La Stampa del 6 novembre 2020 ha dedicato una intera pagina a un articolo della giornalista Miriam Massone a "Cucine Solidali". L'articolo, ripreso qui di seguito, spiega le motivazioni di solidarietà che animano il progetto, dando la parola al coordinatore Andrea Chiuni e a alcuni degli chef che producono i pasti.



I ristoranti chiudono ma le le «Cucine Solidali» no: 19 chef, stellati inclusi, continueranno a preparare piatti di pasta e arrosti, anche oggi, nel primo giorno di lockdown totale. Dietro le saracinesche abbassate, le «brigate» lavoreranno come sempre, ma per i più poveri, per gli ospiti dei Frati Minori e gli homeless della Comunità di Sant’Egidio e per chi cerca un riparo, in questo preludio d’inverno, negli asili notturni del Centro torinese di solidarietà.
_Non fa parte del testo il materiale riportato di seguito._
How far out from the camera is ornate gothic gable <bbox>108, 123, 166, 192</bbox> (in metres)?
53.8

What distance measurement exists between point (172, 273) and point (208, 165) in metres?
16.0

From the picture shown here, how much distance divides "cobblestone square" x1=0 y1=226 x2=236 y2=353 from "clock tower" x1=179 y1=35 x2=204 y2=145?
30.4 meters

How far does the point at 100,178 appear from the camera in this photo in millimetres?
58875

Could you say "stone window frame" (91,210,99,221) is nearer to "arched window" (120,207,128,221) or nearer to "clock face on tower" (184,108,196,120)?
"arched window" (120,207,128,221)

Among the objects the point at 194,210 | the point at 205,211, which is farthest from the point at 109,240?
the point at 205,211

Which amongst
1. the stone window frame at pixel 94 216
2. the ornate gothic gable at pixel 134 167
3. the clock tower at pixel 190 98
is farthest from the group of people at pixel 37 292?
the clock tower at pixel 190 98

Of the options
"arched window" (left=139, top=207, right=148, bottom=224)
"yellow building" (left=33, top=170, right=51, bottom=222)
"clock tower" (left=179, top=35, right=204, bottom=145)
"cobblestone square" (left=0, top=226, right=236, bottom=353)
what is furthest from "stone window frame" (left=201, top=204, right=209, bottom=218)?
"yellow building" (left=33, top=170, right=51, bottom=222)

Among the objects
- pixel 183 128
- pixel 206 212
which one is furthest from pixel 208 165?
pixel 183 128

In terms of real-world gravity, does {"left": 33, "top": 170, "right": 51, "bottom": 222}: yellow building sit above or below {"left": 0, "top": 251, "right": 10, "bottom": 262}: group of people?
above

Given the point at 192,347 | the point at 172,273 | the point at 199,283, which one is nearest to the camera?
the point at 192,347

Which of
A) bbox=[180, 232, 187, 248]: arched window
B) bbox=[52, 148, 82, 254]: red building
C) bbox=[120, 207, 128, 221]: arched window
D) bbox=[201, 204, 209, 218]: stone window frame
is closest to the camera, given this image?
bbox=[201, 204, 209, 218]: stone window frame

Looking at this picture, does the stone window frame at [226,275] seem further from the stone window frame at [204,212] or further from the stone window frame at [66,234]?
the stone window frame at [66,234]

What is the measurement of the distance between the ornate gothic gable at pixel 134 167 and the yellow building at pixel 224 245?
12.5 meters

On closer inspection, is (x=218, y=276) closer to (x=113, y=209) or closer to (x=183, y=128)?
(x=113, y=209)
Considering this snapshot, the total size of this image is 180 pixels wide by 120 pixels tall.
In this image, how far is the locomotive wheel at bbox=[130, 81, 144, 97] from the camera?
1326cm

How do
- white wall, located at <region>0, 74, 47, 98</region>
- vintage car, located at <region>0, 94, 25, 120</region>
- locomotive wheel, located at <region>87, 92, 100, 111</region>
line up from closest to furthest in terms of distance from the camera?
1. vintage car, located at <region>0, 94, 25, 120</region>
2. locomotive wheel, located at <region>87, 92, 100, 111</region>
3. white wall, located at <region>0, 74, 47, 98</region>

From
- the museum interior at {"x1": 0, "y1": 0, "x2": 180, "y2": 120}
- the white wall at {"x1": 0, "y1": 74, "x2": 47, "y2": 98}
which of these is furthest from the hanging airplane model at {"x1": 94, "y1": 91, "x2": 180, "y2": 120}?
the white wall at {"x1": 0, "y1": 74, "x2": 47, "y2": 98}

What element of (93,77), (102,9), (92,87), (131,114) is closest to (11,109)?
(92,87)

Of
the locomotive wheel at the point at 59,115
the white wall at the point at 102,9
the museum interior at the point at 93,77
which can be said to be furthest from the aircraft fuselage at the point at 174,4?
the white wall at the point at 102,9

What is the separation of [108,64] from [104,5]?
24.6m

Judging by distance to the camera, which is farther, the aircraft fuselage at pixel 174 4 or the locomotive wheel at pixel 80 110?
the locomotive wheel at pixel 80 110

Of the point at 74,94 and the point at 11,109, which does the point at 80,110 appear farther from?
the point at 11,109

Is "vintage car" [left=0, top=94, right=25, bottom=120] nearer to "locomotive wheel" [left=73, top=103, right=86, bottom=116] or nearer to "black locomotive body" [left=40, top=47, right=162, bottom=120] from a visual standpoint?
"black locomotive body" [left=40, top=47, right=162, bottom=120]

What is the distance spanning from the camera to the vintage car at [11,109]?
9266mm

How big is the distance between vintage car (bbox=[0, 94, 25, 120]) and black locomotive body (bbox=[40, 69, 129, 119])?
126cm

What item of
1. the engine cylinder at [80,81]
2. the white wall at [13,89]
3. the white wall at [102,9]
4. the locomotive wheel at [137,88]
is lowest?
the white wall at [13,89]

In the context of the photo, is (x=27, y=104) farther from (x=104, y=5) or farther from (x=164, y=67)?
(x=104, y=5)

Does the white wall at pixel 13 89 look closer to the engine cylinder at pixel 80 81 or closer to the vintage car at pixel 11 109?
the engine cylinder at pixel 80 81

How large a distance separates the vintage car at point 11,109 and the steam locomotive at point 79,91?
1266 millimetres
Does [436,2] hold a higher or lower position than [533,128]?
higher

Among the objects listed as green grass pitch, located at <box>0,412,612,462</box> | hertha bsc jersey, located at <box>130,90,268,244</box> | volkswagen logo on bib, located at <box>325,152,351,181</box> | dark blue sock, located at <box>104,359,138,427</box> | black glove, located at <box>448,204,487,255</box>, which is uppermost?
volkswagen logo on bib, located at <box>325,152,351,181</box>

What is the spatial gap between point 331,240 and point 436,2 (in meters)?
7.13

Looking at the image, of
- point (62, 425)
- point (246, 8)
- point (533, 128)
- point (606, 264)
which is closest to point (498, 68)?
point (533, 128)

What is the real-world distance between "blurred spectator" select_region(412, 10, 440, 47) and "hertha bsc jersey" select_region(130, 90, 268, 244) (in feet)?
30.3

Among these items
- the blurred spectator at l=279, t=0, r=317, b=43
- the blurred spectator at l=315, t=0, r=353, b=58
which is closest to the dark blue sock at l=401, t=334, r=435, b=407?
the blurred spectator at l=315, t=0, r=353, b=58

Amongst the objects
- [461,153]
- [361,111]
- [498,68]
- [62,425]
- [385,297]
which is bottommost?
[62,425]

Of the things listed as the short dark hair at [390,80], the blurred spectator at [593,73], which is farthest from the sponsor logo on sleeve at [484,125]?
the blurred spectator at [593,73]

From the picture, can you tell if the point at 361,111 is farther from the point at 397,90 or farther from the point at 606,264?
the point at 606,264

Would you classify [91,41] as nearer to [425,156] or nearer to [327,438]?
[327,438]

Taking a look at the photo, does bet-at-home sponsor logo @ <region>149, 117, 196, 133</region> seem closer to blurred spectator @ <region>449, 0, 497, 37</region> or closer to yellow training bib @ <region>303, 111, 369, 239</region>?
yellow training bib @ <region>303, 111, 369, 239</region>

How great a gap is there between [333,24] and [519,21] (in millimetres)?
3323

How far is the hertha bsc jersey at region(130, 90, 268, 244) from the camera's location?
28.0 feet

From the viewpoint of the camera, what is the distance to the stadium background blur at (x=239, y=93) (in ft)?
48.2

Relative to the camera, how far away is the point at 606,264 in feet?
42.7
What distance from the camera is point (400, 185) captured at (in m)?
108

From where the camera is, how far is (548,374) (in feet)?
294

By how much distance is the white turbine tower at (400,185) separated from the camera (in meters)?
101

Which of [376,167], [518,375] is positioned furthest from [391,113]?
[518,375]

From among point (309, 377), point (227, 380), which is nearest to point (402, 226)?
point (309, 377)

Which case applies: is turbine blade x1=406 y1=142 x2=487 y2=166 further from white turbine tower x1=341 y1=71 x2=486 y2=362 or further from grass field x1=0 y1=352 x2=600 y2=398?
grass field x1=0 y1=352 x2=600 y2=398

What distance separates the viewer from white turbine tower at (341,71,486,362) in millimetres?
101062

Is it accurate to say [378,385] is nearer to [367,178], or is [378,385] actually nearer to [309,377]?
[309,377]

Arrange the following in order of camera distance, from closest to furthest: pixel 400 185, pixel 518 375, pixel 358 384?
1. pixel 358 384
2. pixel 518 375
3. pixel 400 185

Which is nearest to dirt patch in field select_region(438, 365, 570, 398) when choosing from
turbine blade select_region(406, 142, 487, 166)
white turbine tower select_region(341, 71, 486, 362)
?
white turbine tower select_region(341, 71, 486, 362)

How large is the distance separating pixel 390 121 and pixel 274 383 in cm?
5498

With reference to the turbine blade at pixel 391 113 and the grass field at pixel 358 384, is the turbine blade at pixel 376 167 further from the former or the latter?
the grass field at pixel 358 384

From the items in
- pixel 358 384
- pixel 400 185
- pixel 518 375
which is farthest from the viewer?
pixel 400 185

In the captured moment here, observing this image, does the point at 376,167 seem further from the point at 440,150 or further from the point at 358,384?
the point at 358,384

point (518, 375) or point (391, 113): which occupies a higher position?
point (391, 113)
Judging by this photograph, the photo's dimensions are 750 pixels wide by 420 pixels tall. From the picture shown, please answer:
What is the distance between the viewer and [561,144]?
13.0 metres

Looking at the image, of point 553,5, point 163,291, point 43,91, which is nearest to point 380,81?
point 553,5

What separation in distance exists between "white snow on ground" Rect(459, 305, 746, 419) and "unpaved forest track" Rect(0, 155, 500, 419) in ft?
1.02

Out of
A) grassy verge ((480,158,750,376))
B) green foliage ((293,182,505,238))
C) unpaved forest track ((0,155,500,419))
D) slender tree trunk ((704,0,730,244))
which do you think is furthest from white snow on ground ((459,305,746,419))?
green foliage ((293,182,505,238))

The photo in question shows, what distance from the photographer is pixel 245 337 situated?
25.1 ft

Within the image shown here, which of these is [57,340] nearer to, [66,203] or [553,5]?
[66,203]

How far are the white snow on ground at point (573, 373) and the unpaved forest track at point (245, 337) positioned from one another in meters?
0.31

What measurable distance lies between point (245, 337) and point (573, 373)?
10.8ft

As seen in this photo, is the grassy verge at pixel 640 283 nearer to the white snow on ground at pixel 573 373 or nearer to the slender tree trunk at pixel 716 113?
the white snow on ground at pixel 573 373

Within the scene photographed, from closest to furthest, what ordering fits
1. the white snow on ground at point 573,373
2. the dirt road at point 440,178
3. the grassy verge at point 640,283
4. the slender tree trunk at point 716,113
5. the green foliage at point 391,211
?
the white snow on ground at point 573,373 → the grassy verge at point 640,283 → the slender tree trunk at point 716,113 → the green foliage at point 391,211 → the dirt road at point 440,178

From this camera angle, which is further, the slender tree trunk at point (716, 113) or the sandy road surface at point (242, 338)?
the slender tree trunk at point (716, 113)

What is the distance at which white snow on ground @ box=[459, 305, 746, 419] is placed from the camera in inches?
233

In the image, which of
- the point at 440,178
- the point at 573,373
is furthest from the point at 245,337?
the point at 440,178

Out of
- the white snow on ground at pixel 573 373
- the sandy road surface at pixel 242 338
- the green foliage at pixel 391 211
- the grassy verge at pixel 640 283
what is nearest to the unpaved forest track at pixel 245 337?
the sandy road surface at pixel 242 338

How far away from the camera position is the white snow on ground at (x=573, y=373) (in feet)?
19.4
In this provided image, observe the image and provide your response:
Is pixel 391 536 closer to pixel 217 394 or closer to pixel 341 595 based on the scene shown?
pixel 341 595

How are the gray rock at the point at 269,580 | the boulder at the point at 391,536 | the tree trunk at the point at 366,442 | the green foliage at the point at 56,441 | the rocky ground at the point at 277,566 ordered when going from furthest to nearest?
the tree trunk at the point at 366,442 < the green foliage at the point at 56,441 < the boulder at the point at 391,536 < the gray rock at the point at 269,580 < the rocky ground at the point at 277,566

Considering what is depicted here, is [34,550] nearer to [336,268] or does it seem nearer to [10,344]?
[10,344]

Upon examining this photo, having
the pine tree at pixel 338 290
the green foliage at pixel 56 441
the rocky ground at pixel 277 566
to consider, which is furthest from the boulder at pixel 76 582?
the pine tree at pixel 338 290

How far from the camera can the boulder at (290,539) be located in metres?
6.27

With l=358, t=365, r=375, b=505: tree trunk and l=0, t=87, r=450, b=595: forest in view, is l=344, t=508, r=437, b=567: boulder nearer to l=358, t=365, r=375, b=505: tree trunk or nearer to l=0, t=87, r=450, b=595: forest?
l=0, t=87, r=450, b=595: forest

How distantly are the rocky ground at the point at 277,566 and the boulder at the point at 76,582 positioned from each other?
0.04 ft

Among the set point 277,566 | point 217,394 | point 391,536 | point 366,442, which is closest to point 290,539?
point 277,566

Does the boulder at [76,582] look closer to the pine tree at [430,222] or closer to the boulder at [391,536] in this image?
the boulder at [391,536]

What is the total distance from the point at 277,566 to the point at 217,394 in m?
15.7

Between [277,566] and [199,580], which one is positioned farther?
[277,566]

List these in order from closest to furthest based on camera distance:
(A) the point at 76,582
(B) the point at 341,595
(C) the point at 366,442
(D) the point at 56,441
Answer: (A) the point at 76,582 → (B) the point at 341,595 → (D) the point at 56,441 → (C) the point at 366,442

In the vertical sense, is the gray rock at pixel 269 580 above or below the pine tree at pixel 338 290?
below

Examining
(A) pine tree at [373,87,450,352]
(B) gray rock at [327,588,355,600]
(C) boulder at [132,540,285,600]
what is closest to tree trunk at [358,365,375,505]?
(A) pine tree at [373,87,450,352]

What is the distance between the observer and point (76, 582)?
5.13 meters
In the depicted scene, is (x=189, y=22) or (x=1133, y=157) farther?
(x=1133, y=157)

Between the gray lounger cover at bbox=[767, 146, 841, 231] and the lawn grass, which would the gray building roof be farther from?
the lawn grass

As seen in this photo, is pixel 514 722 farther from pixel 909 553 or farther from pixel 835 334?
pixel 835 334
Il progetto, nato in primavera durante la prima serrata, è diventato ora un vero movimento, spontaneo e destinato a crescere: «Non ci siamo mai fermati, anche quando abbiamo riaperto e anche nell’estate, quando avevamo i ristoranti pieni: da allora abbiamo distribuito 35 mila pasti» , dice Andrea Chiuni , executive chef dei Tre Galli, delle Tre Galline e del Carlina e coordinatore delle Cucine Solidali. Con lui ci sono gli stellati Carignano, Condividere, Spazio 7, Del Cambio, e poi La Limonaia, Fuzion, l’Accademia Food Lab, i Dù Cesari, Eataly, Era Goffi, Magazzino 52, Opera, San Giors, Vale un Perù, Gaudenzio e Vimini: «Le adesioni e la collaborazione spontanea hanno ripagato l’inevitabile sforzo organizzativo». È un lavoro supplementare, che va organizzato: si fanno turni e si cucinano, in completa autogestione, per lo più pastasciutta, o piatti unici ma sempre piuttosto proteici, con uova, legumi, carne, pensati apposta per chi vive all’addiaccio o in condizioni precarie. «In questi mesi abbiamo preparato pasta al forno in svariati modi e insalate di riso: piatti meno gourmet di quelli proposti al ristorante, ma sicuramente di sostanza» dice Lorenzo Careggio di Era Goffi, tuttora impegnato a sfornare per il progetto: ieri, ad esempio, da qui sono partite «100 porzioni di pasta al forno con scamorza, sugo di pomodoro e besciamella e continueremo». Per la consegna, ci pensano la Croce Verde o i taxi solidali, a disposizione gratuitamente.

Con questo secondo lockdown la macchina è in moto e già rodata, pronta a distribuire circa cento pasti al giorno per i Frati Minori, altrettanti agli asili notturni e quasi 300 alla comunità di Sant’Egidio: «Non è facile, ma nemmeno impossibile - aggiunge Chiuni - specie quando penso a quello che riescono a fare i volontari di queste comunità con dei semplici e piccoli fornelli casalinghi».

L’impegno dei ristoranti è lo stesso per tutti, non ci sono protagonismi né distinzioni per categorie: chi può fa. «L’abbiamo quasi tenuto nascosto, forse perché nessuno voleva prendersi alcun merito. Infondo non facciamo nulla di speciale. Solo del bene. Non c’è da urlarlo al mondo, ma da rimboccarsi le maniche e iniziare a spadellare» conferma Stefano Sforza, chef di Opera , al fianco dei Frati Minori: «Certi giorni la fila di gente in attesa di un piatto davanti al loro convento era così lunga che arrivava fino alla porta del nostro ristorante: prima della pandemia non era così». Ad accomunare tutti i cuochi, un desiderio: «Vorremmo che le Cucine Solidali diventassero un modello esportabile, Torino è pronta a far da capofila».

Il manifesto c’è già ed è firmato da Davide Dutto: «La scorsa primavera l’idea era quella di fotografare i ristoratori mentre preparavano i piatti per il progetto, ma poi l’abbiamo scartata, non volevamo questo tipo di focus. Così abbiamo pensato a metterci la faccia, mascherati ovviamente, per lasciare che parlassero gli occhi». E dentro ci sono finiti tutti: «Non solo i ristoratori, ma anche i destinatari dei pasti». Chi aiuta e chi è aiutato, insieme: «Come fosse un solo e unico grande volto» , il volto della solidarietà.